The challenge of managing X-ray metadata across disparate scanner brands and facilities has found an elegant solution in the combination of edge computing, version control, and artificial intelligence. By deploying Raspberry Pis as local metadata processors, leveraging GitHub’s robust branching and automation capabilities, and incorporating AI-driven quality control, institutions can transform their imaging workflows from potential points of friction into engines of scientific discovery.

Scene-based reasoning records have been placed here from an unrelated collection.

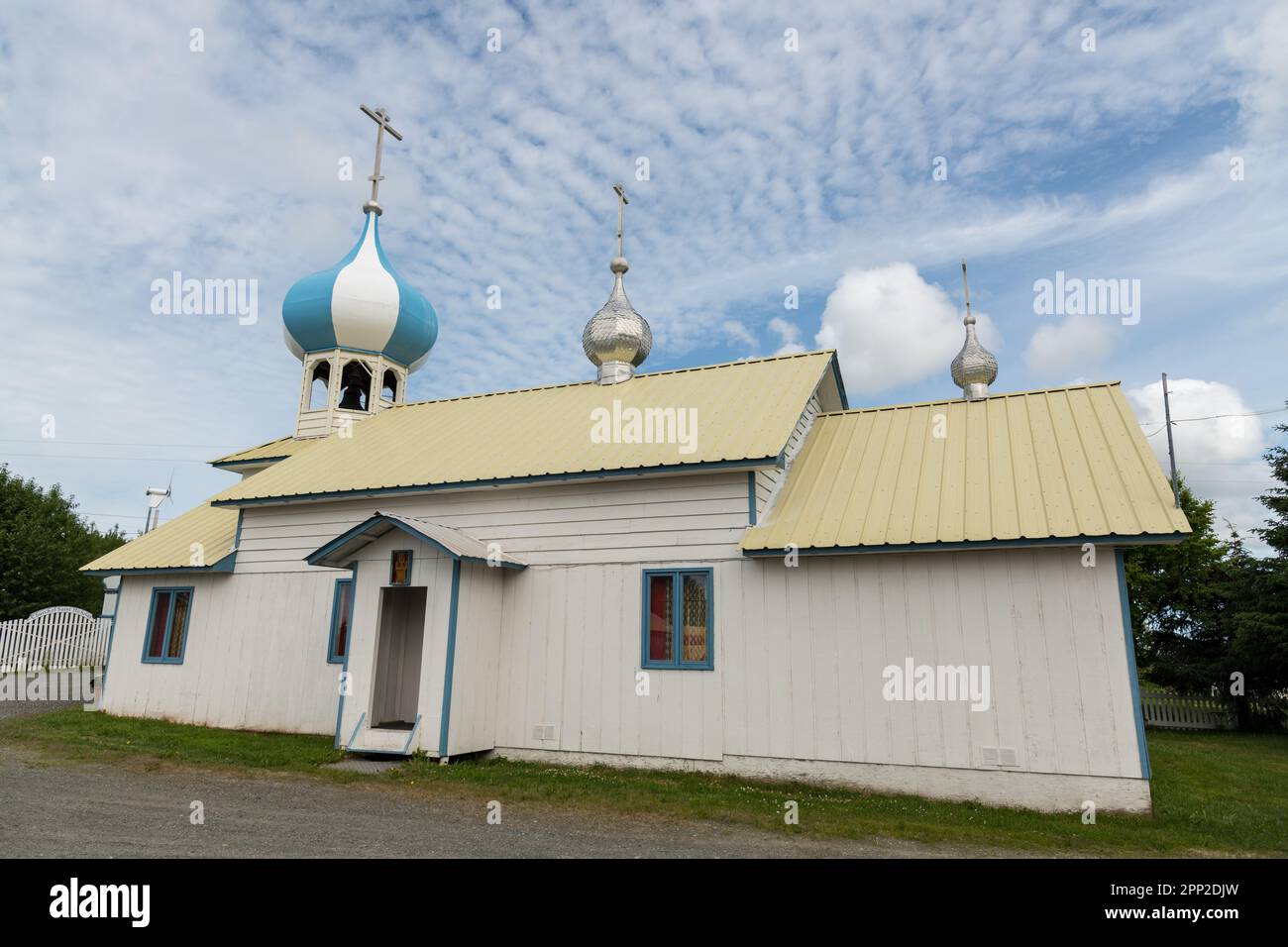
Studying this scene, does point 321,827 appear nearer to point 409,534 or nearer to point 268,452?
point 409,534

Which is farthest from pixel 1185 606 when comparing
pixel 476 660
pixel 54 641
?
pixel 54 641

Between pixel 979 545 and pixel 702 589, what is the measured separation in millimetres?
3596

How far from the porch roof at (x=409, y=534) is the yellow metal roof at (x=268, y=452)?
19.6 feet

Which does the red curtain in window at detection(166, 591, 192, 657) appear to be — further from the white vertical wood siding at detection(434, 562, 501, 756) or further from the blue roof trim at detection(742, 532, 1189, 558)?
the blue roof trim at detection(742, 532, 1189, 558)

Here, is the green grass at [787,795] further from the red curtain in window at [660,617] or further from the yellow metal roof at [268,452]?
the yellow metal roof at [268,452]

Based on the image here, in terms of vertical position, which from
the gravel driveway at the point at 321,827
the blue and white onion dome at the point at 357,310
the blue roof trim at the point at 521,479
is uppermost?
the blue and white onion dome at the point at 357,310

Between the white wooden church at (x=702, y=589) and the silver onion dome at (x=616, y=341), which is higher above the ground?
the silver onion dome at (x=616, y=341)

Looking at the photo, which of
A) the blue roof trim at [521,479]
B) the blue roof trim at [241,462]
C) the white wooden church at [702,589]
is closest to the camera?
the white wooden church at [702,589]

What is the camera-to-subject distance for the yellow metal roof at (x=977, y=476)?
30.8 feet

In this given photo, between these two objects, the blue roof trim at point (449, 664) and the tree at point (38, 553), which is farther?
the tree at point (38, 553)

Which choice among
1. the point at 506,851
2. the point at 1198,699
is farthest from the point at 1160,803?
the point at 1198,699

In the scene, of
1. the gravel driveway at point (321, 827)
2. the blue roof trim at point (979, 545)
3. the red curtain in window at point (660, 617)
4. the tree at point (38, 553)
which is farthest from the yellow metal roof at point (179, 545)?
the tree at point (38, 553)

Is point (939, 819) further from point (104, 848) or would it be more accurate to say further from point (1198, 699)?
point (1198, 699)
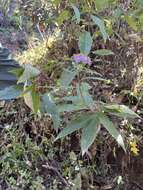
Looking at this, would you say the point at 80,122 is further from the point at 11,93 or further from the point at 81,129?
the point at 81,129

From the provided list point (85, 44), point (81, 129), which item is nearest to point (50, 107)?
point (85, 44)

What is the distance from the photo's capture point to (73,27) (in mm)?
1863

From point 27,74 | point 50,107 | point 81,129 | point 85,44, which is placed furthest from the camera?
point 81,129

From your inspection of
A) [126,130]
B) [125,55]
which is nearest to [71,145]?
[126,130]

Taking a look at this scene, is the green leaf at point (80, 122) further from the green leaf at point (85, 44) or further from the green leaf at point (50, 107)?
the green leaf at point (85, 44)

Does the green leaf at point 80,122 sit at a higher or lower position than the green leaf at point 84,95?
lower

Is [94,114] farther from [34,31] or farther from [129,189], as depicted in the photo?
[34,31]

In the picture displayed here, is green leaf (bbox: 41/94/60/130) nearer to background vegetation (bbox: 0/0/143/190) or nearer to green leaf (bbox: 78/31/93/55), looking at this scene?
green leaf (bbox: 78/31/93/55)

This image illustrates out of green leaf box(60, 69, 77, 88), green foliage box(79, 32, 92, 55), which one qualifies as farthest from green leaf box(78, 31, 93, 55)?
green leaf box(60, 69, 77, 88)

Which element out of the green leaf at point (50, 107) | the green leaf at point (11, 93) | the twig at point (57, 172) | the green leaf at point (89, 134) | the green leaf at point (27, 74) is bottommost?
the twig at point (57, 172)

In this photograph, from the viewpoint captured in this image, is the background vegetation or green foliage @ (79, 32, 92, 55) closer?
green foliage @ (79, 32, 92, 55)

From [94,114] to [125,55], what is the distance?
3.30 feet

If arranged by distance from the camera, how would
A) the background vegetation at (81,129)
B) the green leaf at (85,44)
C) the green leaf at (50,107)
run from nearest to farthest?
the green leaf at (50,107) → the green leaf at (85,44) → the background vegetation at (81,129)

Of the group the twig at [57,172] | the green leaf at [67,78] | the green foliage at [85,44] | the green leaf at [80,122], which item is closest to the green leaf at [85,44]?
the green foliage at [85,44]
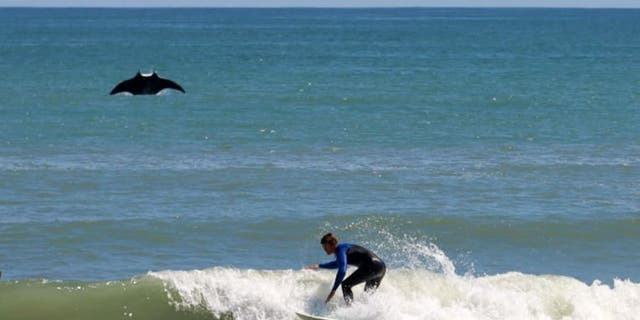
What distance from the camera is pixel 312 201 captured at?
2519 cm

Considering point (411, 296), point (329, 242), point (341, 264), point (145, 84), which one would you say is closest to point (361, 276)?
point (341, 264)

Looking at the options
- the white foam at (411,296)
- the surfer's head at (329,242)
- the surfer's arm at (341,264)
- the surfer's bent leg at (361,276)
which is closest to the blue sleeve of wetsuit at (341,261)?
the surfer's arm at (341,264)

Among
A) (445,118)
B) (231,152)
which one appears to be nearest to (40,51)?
(445,118)

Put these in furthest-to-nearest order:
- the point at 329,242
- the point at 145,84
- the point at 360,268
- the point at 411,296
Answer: the point at 145,84 < the point at 411,296 < the point at 360,268 < the point at 329,242

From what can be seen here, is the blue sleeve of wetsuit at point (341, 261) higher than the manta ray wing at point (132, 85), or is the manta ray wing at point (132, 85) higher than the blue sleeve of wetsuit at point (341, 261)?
the manta ray wing at point (132, 85)

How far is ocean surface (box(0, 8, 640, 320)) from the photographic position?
54.6ft

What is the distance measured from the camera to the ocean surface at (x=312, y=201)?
1666cm

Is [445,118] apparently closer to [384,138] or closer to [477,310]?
[384,138]

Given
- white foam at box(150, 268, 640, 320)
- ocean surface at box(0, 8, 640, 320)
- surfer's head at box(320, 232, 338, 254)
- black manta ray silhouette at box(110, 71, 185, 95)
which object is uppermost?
black manta ray silhouette at box(110, 71, 185, 95)

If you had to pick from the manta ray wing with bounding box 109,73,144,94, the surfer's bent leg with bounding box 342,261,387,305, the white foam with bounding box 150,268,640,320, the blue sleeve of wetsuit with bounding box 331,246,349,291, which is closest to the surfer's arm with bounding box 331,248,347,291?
the blue sleeve of wetsuit with bounding box 331,246,349,291

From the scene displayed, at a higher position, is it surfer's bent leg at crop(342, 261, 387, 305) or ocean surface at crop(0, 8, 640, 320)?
ocean surface at crop(0, 8, 640, 320)

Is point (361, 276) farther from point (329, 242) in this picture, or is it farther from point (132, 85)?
point (132, 85)

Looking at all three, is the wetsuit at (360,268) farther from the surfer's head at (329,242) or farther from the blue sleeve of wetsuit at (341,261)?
the surfer's head at (329,242)

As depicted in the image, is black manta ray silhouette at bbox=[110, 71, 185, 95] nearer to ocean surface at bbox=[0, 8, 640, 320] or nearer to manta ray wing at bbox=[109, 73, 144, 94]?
manta ray wing at bbox=[109, 73, 144, 94]
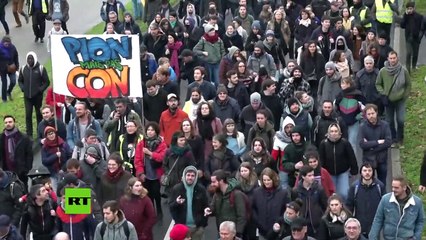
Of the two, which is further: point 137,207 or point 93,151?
point 93,151

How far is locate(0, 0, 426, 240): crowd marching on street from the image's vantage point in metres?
13.7

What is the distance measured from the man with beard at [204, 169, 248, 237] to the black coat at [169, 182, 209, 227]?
0.23m

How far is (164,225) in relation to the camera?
1595 centimetres

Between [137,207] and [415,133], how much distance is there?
7370mm

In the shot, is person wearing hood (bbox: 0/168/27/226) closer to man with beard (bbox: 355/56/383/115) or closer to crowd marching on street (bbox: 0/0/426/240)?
crowd marching on street (bbox: 0/0/426/240)

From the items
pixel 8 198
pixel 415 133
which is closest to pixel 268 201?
pixel 8 198

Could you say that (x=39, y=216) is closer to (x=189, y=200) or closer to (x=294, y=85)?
(x=189, y=200)

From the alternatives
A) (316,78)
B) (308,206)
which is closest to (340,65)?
(316,78)

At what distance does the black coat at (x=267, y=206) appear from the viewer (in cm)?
1373

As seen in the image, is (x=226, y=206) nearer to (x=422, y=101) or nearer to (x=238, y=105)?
(x=238, y=105)

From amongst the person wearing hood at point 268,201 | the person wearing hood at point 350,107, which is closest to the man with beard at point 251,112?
the person wearing hood at point 350,107

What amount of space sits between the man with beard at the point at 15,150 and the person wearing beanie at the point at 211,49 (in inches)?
208

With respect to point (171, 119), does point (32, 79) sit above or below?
above

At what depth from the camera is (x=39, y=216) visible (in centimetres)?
1380
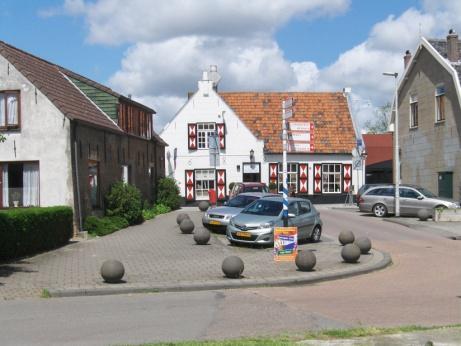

This modular approach offers particular elegance in its scalability: once configured for a representative set of 5-10 scanner types, the system can be rapidly adapted for additional machines with minimal customization. The result is a framework that not only streamlines day-to-day operations but also lays the groundwork for advanced research capabilities:

  • Standardization: Consistent metadata capture and formatting across all imaging devices
  • Automation: Reduced manual intervention in data management tasks
  • Quality Assurance: Built-in validation and error checking at every step
  • Collaboration: Enhanced ability to share and compare data across institutions
  • Innovation: Platform for developing and deploying advanced analytical tools

As imaging technology continues to evolve, this framework provides a foundation that can grow and adapt, ensuring that research institutions and X-ray imaging facilities are well positioned to manage their expanding data needs while maintaining the highest standards of scientific rigor and reproducibility.

For organizations looking to implement this solution, we recommend starting with a pilot deployment on a single scanner, then gradually expanding to additional devices as processes are refined. The open source nature of the tools involved means that improvements made by one institution can benefit the entire community, creating a virtuous cycle of innovation in scientific imaging infrastructure.